◆ PAGE TEXT ◆
------
MIAMI COUNTY — Andrew Powis ran through the grass playing with his balloon sword, slicing at pretend monsters, pirates and other imagined enemies a typical 8-year-old boy battles in his mind.
Yet, Powis isn’t a typical boy and the battle he fights is very real — Powis still receives treatment for Acute Lymphocytic Leukemia.
He receives daily, weekly and monthly chemotherapy treatments at Dayton Children’s Medical Center, according to his mother Jennifer Powis of Piqua.
Andrew was one of the cancer survivors who helped light the “Torch of Hope” at the 2014 Miami County Relay for Life opening ceremonies Friday night at the Miami County Fairgrounds.
Jennifer recounted the news of Andrew’s diagnosis when he was just 5 years old at Dayton Children’s Medical Center almost three years ago.
“For a second, your life just stops,” she said in the middle of walking laps to raise awareness for cancer and for families affected by cancer. “But, as a mother you just suck it up and go in to mom mode.”
------
◆ INSTRUCTIONS FOR THE TASK ◆
Could you repeat everything from "He receives daily, weekly" down to "three years ago." in the Relay for Life article, swapping "Friday night" for "Saturday night"?
------
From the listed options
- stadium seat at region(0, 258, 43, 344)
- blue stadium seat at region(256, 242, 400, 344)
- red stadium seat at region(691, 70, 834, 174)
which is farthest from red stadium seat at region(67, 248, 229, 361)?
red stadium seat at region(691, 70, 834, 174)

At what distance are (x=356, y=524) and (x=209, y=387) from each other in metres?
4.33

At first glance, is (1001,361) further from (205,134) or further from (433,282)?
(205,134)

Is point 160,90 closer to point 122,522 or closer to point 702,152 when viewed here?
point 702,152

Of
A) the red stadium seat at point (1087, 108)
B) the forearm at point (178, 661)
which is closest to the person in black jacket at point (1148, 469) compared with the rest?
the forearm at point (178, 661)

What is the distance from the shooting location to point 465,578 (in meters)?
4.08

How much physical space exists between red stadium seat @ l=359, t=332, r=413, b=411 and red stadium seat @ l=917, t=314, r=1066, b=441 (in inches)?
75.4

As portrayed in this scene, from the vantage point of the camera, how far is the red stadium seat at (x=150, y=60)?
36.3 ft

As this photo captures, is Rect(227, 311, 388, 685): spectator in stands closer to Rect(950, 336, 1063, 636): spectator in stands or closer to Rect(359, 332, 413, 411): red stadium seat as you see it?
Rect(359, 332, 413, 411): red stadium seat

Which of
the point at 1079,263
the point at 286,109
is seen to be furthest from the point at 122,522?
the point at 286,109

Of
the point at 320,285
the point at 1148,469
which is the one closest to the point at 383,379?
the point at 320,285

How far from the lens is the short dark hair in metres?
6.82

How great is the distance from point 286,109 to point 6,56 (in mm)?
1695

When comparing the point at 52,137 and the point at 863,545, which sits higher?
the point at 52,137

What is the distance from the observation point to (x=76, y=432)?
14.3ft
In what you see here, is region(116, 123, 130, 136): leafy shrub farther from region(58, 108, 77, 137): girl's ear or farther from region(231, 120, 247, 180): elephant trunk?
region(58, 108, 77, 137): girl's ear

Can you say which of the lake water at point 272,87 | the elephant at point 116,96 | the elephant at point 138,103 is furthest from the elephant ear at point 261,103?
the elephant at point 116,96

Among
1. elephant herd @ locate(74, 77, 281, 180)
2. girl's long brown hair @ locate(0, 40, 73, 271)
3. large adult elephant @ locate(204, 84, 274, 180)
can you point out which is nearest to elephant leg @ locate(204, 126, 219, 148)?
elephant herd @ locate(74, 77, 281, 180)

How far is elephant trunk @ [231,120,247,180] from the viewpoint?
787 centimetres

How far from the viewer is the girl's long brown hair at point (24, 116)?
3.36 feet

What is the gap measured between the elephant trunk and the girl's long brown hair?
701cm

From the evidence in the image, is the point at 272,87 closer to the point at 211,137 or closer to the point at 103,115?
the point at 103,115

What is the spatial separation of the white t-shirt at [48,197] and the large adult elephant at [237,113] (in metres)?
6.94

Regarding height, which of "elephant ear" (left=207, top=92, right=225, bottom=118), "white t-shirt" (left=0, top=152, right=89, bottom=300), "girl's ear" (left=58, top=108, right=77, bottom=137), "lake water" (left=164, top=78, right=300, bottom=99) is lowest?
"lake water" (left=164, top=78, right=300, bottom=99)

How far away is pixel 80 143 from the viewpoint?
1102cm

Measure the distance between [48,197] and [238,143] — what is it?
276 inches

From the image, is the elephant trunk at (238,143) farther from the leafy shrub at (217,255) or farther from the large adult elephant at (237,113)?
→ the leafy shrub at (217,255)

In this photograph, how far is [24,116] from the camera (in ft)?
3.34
------
◆ OUTPUT OF THE EXERCISE ◆
He receives daily, weekly and monthly chemotherapy treatments at Dayton Children’s Medical Center, according to his mother Jennifer Powis of Piqua.
Andrew was one of the cancer survivors who helped light the “Torch of Hope” at the 2014 Miami County Relay for Life opening ceremonies Saturday night at the Miami County Fairgrounds.
Jennifer recounted the news of Andrew’s diagnosis when he was just 5 years old at Dayton Children’s Medical Center almost three years ago.